On Nov. 5, Danfoss held its 22nd EnVisioneering Symposium, “Refrigerants2Sustainability,” which focused on complex challenges reshaping the refrigeration landscape, including increased regulatory pressure, increasing energy costs, contractor training on new low-global-warming-potential (GWP) systems that are flammable or mildly flammable, and consumer demands for sustainability.
To explore how these challenges affect the way supermarket and commercial refrigeration equipment is designed, built, and maintained, Danfoss convened approximately 50 thought leaders from industry, policy, utilities, and research. The group heard from experts on the likely evolution of policy, steps companies have taken, demonstration projects that have been conducted, and how industry and utility interests in energy efficiency might align to help finance a transformation.
The State of Refrigerant Policy
Kevin Fay, executive director of the Alliance for Responsible Atmospheric Policy, opened the symposium by emphasizing the industry’s support of a global phasedown of hydrofluorocarbon (HFC) refrigerants. At an event hosted by the White House in September, the Alliance announced its support for an 80-percent reduction of HFCs by 2050 on a GWP-weighted basis, based on current emissions levels.
Fay informed symposium participants of two new initiatives recently launched by the Alliance in conjunction with industry partners:
- A global refrigerant-management initiative that will help to train and certify service technicians to significantly decrease emissions from refrigeration systems with high energy consumption, as well as from leaked refrigerants.
- A global council that will work to increase the efficiency and lower the GWP of refrigeration equipment to reduce overall food waste, which can equate to as much as 3 billion metric tons of greenhouse-gas emissions globally.
According to Drusilla Hufford, director, stratospheric protection division, U.S. Environmental Protection Agency (EPA), HFC emissions increased by about 8 percent per year from 2004 to 2008, based on information published by the United Nations Environment Programme in 2011. If left unchecked, HFC emissions could rise to nearly 20 percent of the world’s total carbon-dioxide emissions by 2050, a recent publication in the Proceedings of the National Academy of Sciences estimates.

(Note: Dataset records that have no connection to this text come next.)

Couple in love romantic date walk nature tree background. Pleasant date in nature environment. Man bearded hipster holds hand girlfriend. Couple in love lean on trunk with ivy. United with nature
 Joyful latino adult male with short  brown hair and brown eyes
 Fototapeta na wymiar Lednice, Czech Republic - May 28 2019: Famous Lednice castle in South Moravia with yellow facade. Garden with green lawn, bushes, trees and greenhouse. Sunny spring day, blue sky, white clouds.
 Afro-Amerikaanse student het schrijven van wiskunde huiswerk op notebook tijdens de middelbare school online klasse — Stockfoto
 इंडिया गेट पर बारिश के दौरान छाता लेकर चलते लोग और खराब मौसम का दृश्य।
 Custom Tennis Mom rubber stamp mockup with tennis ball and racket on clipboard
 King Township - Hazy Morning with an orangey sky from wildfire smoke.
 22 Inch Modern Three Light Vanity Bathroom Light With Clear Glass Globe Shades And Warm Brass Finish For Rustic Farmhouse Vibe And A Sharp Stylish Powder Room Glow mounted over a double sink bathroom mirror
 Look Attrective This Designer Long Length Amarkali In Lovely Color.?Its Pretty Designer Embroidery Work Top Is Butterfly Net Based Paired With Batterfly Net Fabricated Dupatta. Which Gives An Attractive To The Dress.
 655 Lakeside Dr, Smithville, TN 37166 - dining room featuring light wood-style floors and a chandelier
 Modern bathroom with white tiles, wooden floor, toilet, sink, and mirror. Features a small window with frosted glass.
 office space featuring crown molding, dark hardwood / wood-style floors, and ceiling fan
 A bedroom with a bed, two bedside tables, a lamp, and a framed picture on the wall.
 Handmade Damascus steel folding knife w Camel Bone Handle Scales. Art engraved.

To address this issue, the EPA recently published two proposals under its Significant New Alternatives Policy:
- The addition of new lower-GWP refrigerants, such as propane (R290) and R441A, to the list of acceptable-use refrigerants for certain applications.
- The listing as unacceptable in specific end uses, including commercial refrigeration, certain HFCs, with compliance dates over the next few years.
Hufford provided insight into the refrigerant-management strategy established under Section 608 of the Clean Air Act, which prohibits knowingly venting refrigerants and provides requirements for leak repair and prevention as well as the safe disposal of chlorofluorocarbons and hydrochlorofluorocarbons.
Refrigeration Technologies in the Field
Charles Hon, engineering manager, True Manufacturing, and Tim Anderson, principal engineer, display cases and micro-distributed systems, Hussmann Corp., discussed their companies’ experiences preparing for the path forward.
Hon said implementing hydrocarbons and low-GWP refrigerants is possible, although he noted challenges such as flammability and laboratory testing can be difficult to overcome. He positioned propane (R290)—with an ozone-depletion potential of zero and a GWP of three—as an ideal refrigerant solution, particularly in self-contained refrigeration equipment, citing the system-performance benefits of hydrocarbons, which have been shown to consume 6 to 12 percent less energy than R-134a systems and up to 20 percent less energy than R404A systems with less equipment noise.
Anderson also emphasized the viability of R290 and presented an example of how Hussmann successfully implemented it in micro-distributed systems.
Both Hon and Anderson pointed to the need for qualified technicians who are familiar with the safety precautions and the specialized equipment and components necessary to handle flammable refrigerants.
The Role of Utilities and Incentives
The symposium concluded with discussion of the role utilities could play in developing incentives for new systems that not only cut energy use, but reduce the environmental impact of energy-intense refrigeration processes.
Nick Brod, director of the grocery practice for CLEAResult, noted CLEAResult’s grocery-specific programs, which provide comprehensive energy-efficiency support on behalf of utilities, have saved about 2.6 billion kwh and $286 million in energy costs in more than 10,000 facilities since 2003, and provided more than $68 million in utility incentives.
Joanne Morin, deputy director of the Consortium for Energy Efficiency, reminded participants that demand-side-management programs always are looking for energy-efficient equipment, and refrigerants may contribute to new, higher-performing technologies. She said an expansion of funding for efficiency programs, including commercial-refrigeration savings, may occur in some states as part of the implementation of Section 111(d) of the Clean Air Act, which is meant to lower greenhouse-gas emissions from existing power plants. Complying with the new regulation will cause utilities and their regulators to look at four options: generation efficiency, demand-side efficiency, natural-gas generation, and the use of renewables and nuclear power. Of those, she said, efficiency is the largest, cheapest, and fastest opportunity for emissions reductions.